After single crochet my mind immediately goes to what’s probably my favorite crochet stitch: double crochet.
I’m also using these projects as a way to use up yarn that’s been sitting around way too long, so I chose this cone of yarn from Yarnia PDX that’s been sitting in my house for years.
It’s pretty, but the way they do yarn is by winding a bunch of threads (six, in this case) onto a cone that you work from. It’s not spun. So each of those individual thread has great potential for getting snagged or worked through at the wrong time or left behind.
There’s no possible way I could work fast while using this yarn.
So I’m going slow. Incredibly slow. Each row of 30 stitches takes a couple of minutes, as I carefully watch to make sure I have grabbed all the threads as I pull through my lops, and that I’m going through all the threads I need to on each stitch.
Even with all that attention I sometimes mess up. But I pretty much have to be super-focused on what I’m doing in order to make this project a success.
That might sound pretty boring to someone who is used to crafting while watching television or doing something else (I can still do it while listening to TV, but there’s very little watching going on).
But it’s actually kind of great.
Isn’t the point of making things that we really love to do it?

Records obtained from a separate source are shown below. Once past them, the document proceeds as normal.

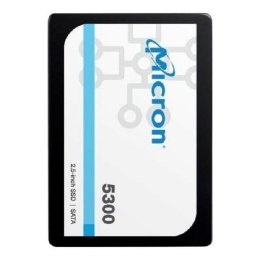Dysk SSD MICRON 5300 MAX 1.92 TB 5300 MAX (2.5″ /1.92 TB /SATA )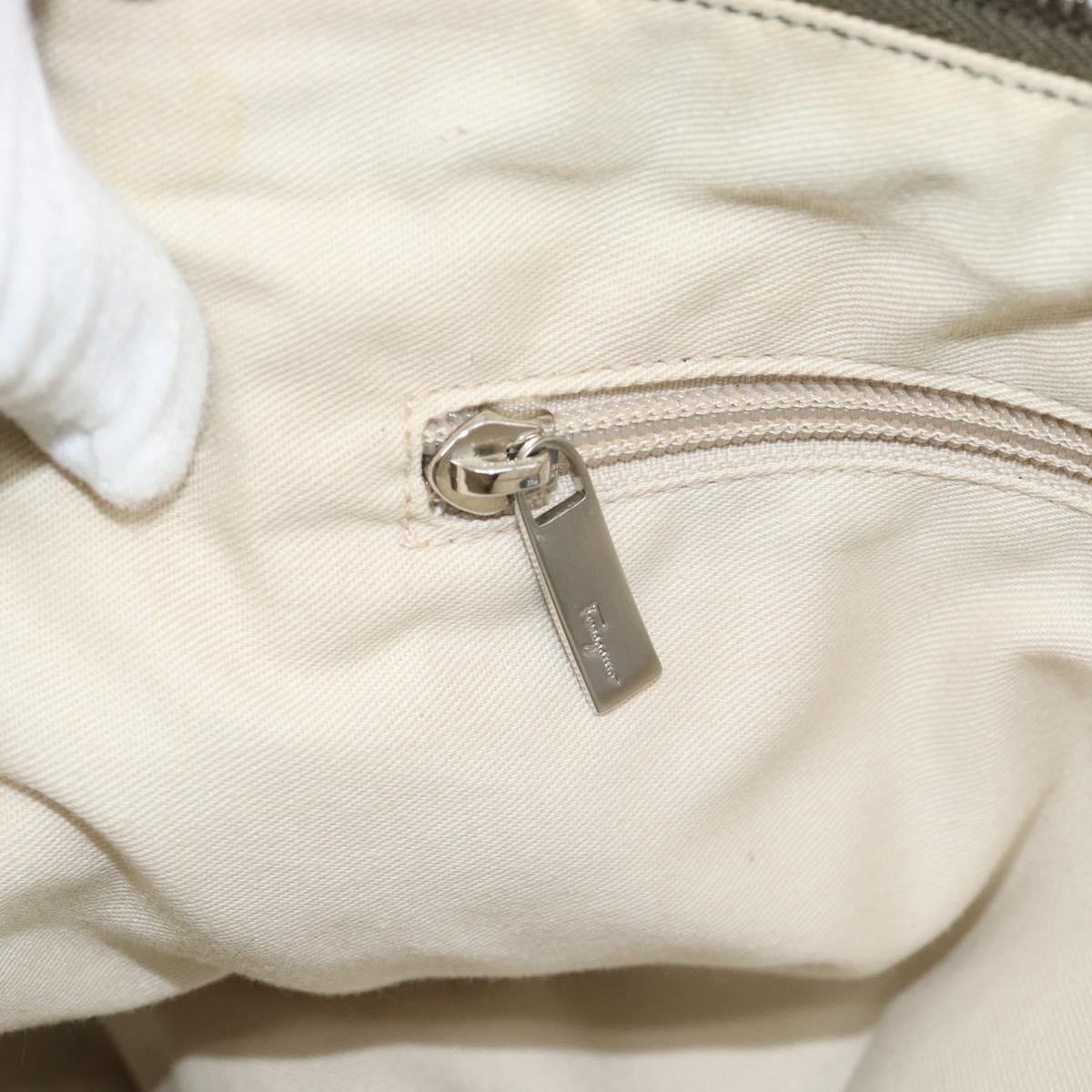 Salvatore Ferragamo Suede Slouchy Hobo Bag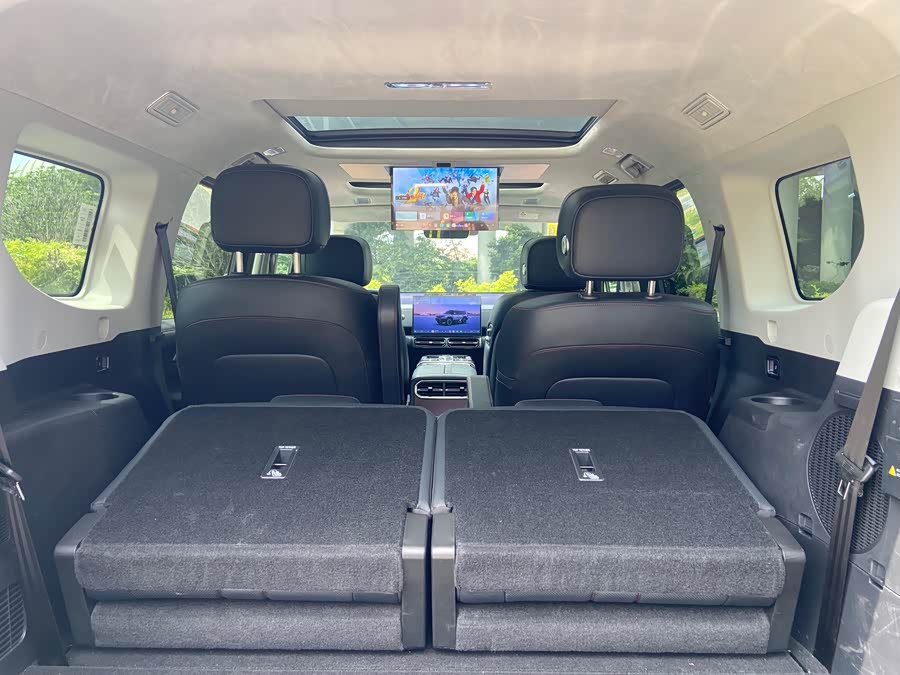 Zhongheng G700 2025 Intelligent Version 6 Seats - zdjęcie 20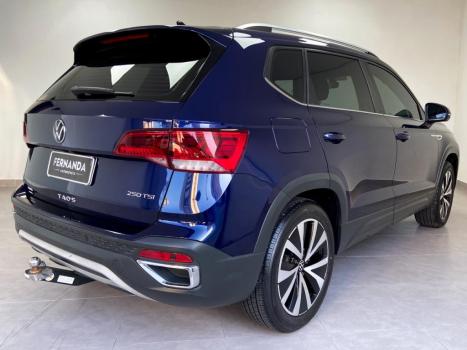 VOLKSWAGEN Taos 1.4 16V 4P FLEX 250 TSI HIGHLINE AUTOM�TICO, Foto 3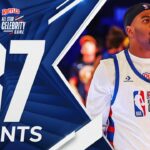 Micah Parsons Goes Off & WINS MVP of the 2024 #RufflesCelebGame! 🔥| February 16, 2024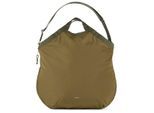 Sandqvist - Grid Tote Bag - Umhängetasche Gr 37 l oliv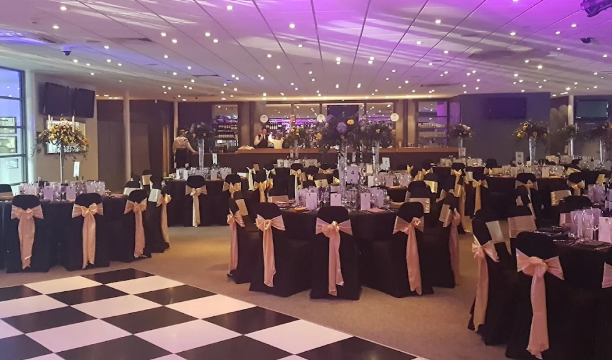 Chester Racecourse Roodee Unique Iconic Cheshire Wedding Venue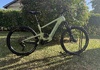 Santa Cruz Heckler 29” XL Elcykel säljes
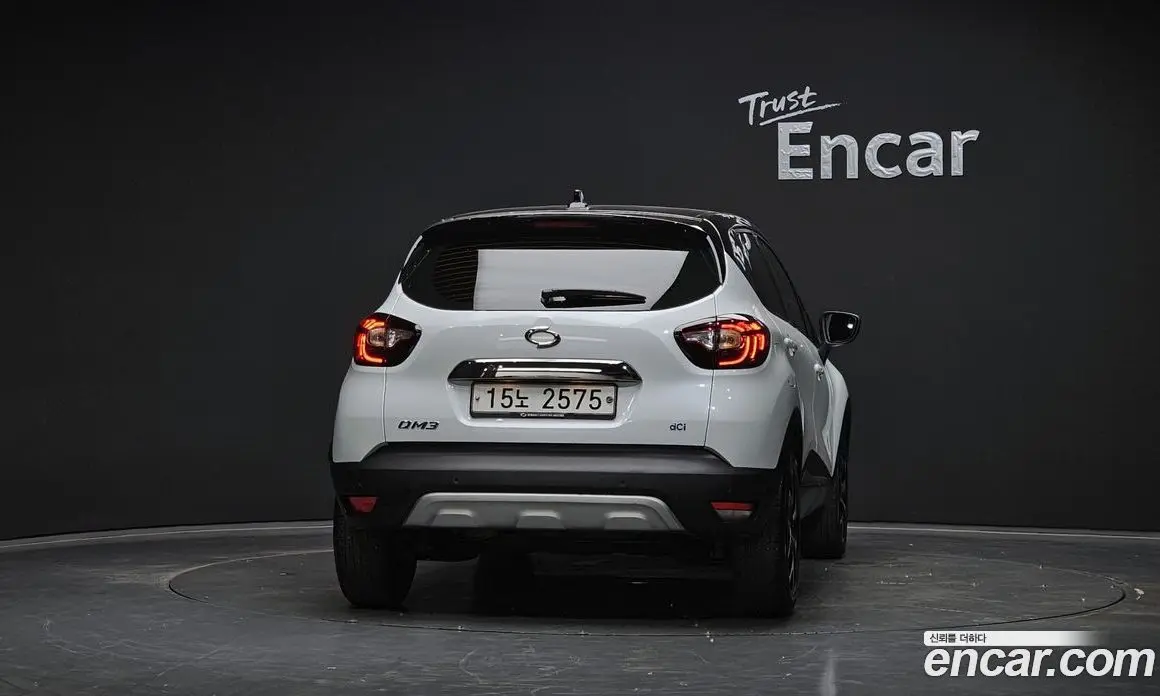 Renault (Samsung) QM3 2018 1.5 автомат (гидро), фото 4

And how better to show the materials respect than to take our time with them? How better to get all the fun we can out of a project than to take it slowly?
And while these sorts of projects require a lot of time and focus, they don’t really require your brain’s full attention, so you can mentally chew on other things as you’re working. It’s one of those projects that becomes like washing the dishes or taking a shower; you’ll probably come up with some good ideas while you’re doing it.
And even if you don’t, it should help you calm down, relax, enjoy the stillness and the silence if you can get a still, quiet place to work. I have been using this as my travel project this week and got to work on it a bit when my daughter didn’t want to leave school when I came to pick her up. I sat in the next room, where I could see her through glass doors, and stitched. It was lovely.
Do you ever do deliberately slow crafting (as opposed to projects that take frustratingly long to finish)? I’d love to hear about it. And I’ll be sure to share my project when it’s done. It may be a while.